Problem description => Return the data verbatim, starting at the line containing "Do you observe" and ending at the final line of the data, with the pictures omitted.

Supplied data =>
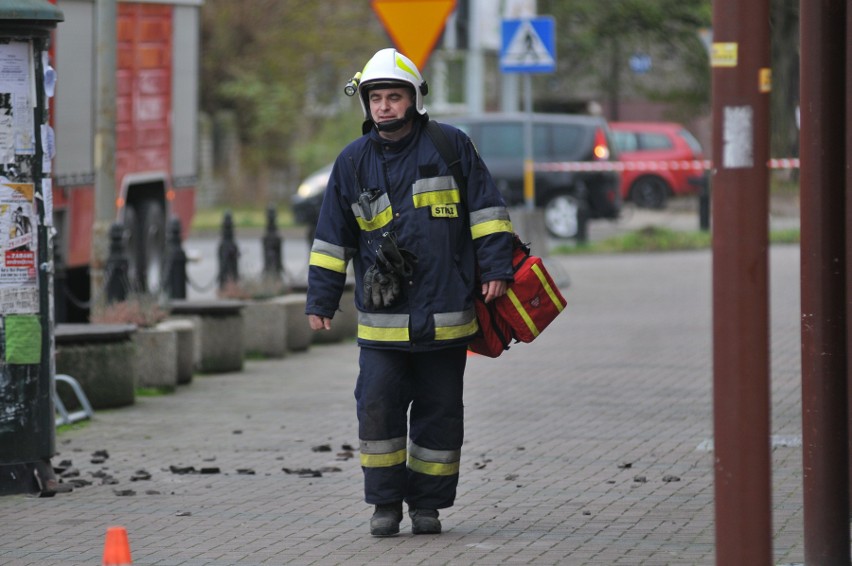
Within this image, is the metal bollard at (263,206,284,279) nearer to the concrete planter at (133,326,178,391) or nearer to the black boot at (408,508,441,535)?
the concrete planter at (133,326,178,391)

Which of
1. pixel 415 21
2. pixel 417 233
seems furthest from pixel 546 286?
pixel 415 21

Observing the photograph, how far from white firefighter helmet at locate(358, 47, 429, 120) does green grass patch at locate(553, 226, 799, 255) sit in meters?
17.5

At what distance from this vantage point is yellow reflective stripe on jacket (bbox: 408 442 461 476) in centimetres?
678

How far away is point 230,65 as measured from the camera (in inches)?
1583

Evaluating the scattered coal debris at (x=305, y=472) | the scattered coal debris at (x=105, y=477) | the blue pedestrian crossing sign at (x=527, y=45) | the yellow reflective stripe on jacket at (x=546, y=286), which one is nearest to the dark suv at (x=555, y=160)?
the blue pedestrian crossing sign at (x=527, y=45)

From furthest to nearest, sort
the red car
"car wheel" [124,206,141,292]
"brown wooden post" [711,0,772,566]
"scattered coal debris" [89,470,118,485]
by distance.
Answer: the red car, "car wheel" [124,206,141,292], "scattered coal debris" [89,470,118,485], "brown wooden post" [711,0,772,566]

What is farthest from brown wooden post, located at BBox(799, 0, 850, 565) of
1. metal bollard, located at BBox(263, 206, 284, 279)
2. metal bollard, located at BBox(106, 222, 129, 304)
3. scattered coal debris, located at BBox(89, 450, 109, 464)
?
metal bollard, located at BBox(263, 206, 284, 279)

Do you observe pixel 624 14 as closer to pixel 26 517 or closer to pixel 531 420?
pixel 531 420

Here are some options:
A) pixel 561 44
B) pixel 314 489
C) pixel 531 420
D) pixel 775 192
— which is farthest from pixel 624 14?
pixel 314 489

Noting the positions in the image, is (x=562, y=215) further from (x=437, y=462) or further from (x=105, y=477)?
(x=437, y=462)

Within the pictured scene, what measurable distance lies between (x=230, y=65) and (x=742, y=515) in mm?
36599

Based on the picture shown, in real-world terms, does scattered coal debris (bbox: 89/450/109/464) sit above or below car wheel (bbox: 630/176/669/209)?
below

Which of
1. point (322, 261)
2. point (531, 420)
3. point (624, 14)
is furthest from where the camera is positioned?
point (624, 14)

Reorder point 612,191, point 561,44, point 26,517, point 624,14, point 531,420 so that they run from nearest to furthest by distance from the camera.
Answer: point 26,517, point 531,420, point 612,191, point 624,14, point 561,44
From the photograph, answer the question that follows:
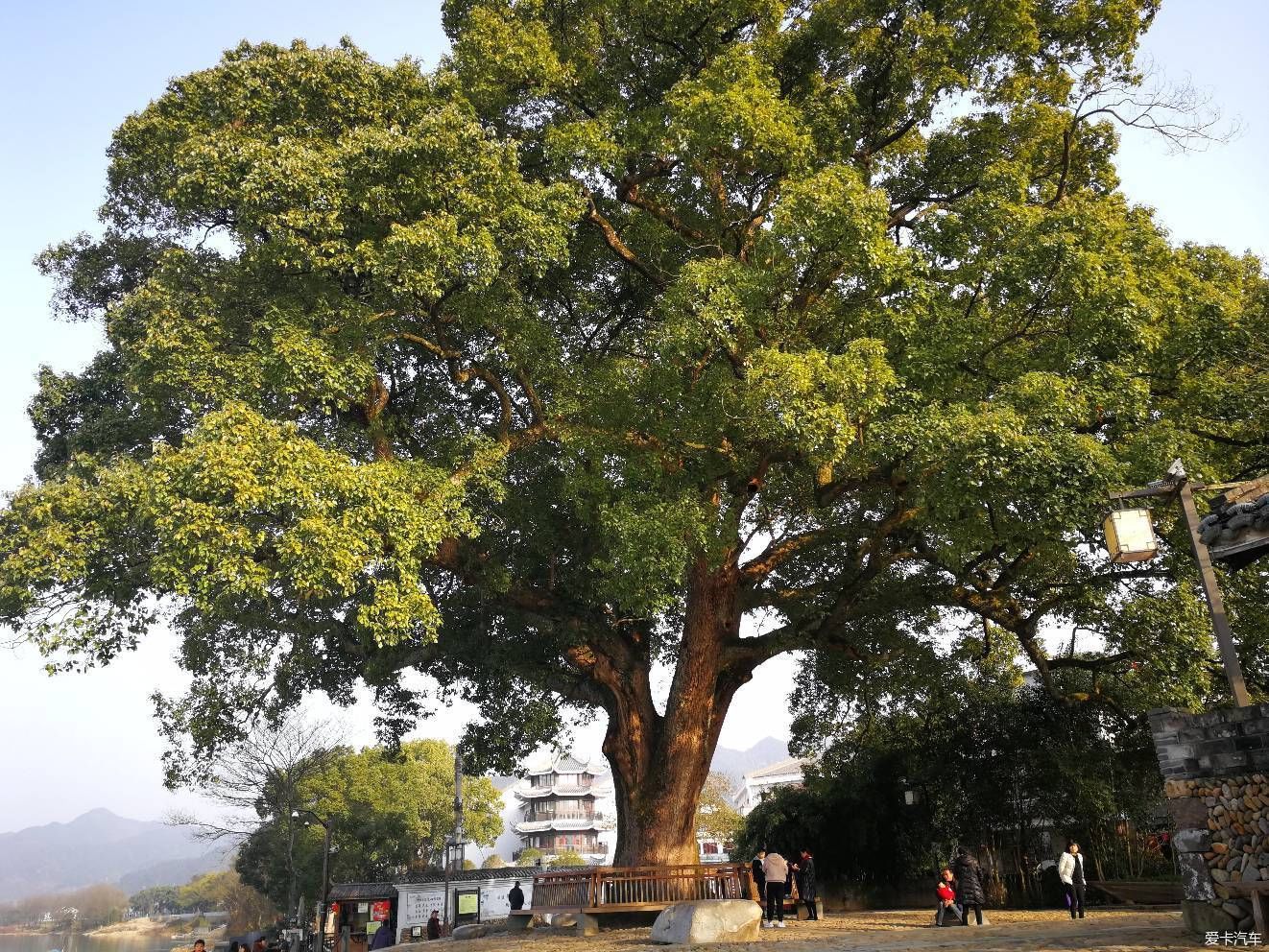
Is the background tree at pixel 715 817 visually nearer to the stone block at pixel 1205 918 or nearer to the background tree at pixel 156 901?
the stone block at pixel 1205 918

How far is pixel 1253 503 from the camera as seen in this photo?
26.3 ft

Worked answer =>
Do you observe pixel 624 14 as closer to pixel 26 517 or closer to pixel 531 420?
pixel 531 420

Here are some options:
A) pixel 561 44
B) pixel 314 489
C) pixel 531 420
D) pixel 775 192
— which is farthest from pixel 624 14?
pixel 314 489

Noting the positions in the image, is (x=562, y=215) further from (x=437, y=462) or further from (x=105, y=477)?
(x=437, y=462)

Within the pictured scene, what measurable distance lies between (x=230, y=65) and (x=742, y=515) in mm?
36599

Based on the picture shown, in real-world terms, does scattered coal debris (bbox: 89/450/109/464) sit above or below car wheel (bbox: 630/176/669/209)?
below

Which of
1. point (322, 261)
2. point (531, 420)
3. point (624, 14)
is furthest from where the camera is positioned?
point (624, 14)

Reorder point 612,191, point 561,44, point 26,517, point 624,14, point 531,420 so that they run from nearest to furthest by distance from the camera.
Answer: point 26,517, point 531,420, point 612,191, point 624,14, point 561,44
From the photograph, answer the question that follows:
Is the background tree at pixel 715 817 visually nearer to the stone block at pixel 1205 918 or nearer to the background tree at pixel 156 901?
the stone block at pixel 1205 918

How far is pixel 1253 503 from the camera as seen in this photo?
26.3 ft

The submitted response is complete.